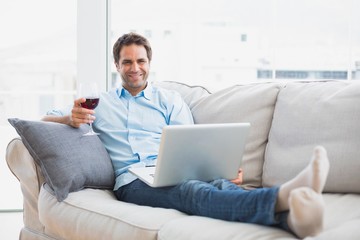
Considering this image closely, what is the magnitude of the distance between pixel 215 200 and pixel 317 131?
701 mm

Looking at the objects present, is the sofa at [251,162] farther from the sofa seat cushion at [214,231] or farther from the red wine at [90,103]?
the red wine at [90,103]

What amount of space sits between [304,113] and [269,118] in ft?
0.71

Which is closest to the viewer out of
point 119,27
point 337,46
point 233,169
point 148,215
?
point 148,215

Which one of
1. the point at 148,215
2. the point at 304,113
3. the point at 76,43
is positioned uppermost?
the point at 76,43

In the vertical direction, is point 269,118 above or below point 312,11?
below

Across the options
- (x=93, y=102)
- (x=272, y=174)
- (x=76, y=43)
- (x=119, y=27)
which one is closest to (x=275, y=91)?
(x=272, y=174)

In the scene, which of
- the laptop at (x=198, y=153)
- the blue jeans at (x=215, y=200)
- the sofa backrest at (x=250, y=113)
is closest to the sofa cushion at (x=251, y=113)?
the sofa backrest at (x=250, y=113)

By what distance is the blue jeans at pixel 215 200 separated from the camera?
198cm

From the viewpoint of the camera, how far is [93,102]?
2693 mm

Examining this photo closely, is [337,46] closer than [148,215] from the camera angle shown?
No

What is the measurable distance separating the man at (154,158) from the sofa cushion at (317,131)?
0.40m

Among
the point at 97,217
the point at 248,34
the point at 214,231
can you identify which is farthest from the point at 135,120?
the point at 248,34

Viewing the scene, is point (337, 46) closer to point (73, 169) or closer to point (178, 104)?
point (178, 104)

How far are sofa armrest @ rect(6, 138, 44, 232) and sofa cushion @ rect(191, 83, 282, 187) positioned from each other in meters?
0.85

+ + +

Requirements: Print every line above word for word, leaving out the pictures.

Answer to this exercise:
Considering this image closely, what is the magnitude of the distance between pixel 215 200 and pixel 317 131?
701 mm

Looking at the objects present, is the sofa at [251,162] farther from the sofa seat cushion at [214,231] or farther from the red wine at [90,103]?
the red wine at [90,103]

What amount of space sits between [304,113] and [269,118] in ft?
0.71

Which is closest to the viewer out of
point 119,27
point 337,46
point 233,169
point 148,215
?
point 148,215

Which one of
1. the point at 148,215
2. the point at 304,113
3. the point at 76,43
is positioned uppermost?
the point at 76,43

In the vertical direction, is point 269,118 above or below point 312,11?
below

Across the options
- (x=93, y=102)
- (x=272, y=174)
- (x=76, y=43)
- (x=119, y=27)
which one is closest to (x=275, y=91)?
(x=272, y=174)

In the scene, which of
- the laptop at (x=198, y=153)
- the blue jeans at (x=215, y=200)
- the sofa backrest at (x=250, y=113)
is closest to the sofa cushion at (x=251, y=113)?
the sofa backrest at (x=250, y=113)

By what distance is the blue jeans at pixel 215 200 separated from the camera?
198cm

From the viewpoint of the camera, how far is [93,102]?
2693 mm

Examining this photo closely, is [337,46] closer than [148,215] from the camera angle shown?
No

What is the measurable distance separating the man at (154,158) from the sofa cushion at (317,131)?
0.40m

Among
the point at 97,217
the point at 248,34
the point at 214,231
can you identify which is farthest from the point at 135,120?
the point at 248,34

Viewing the scene, is point (337, 46) closer to point (73, 169) or closer to point (178, 104)?
point (178, 104)

How far are sofa armrest @ rect(6, 138, 44, 232) and sofa cushion @ rect(191, 83, 282, 187) positioned from each other in meters?
0.85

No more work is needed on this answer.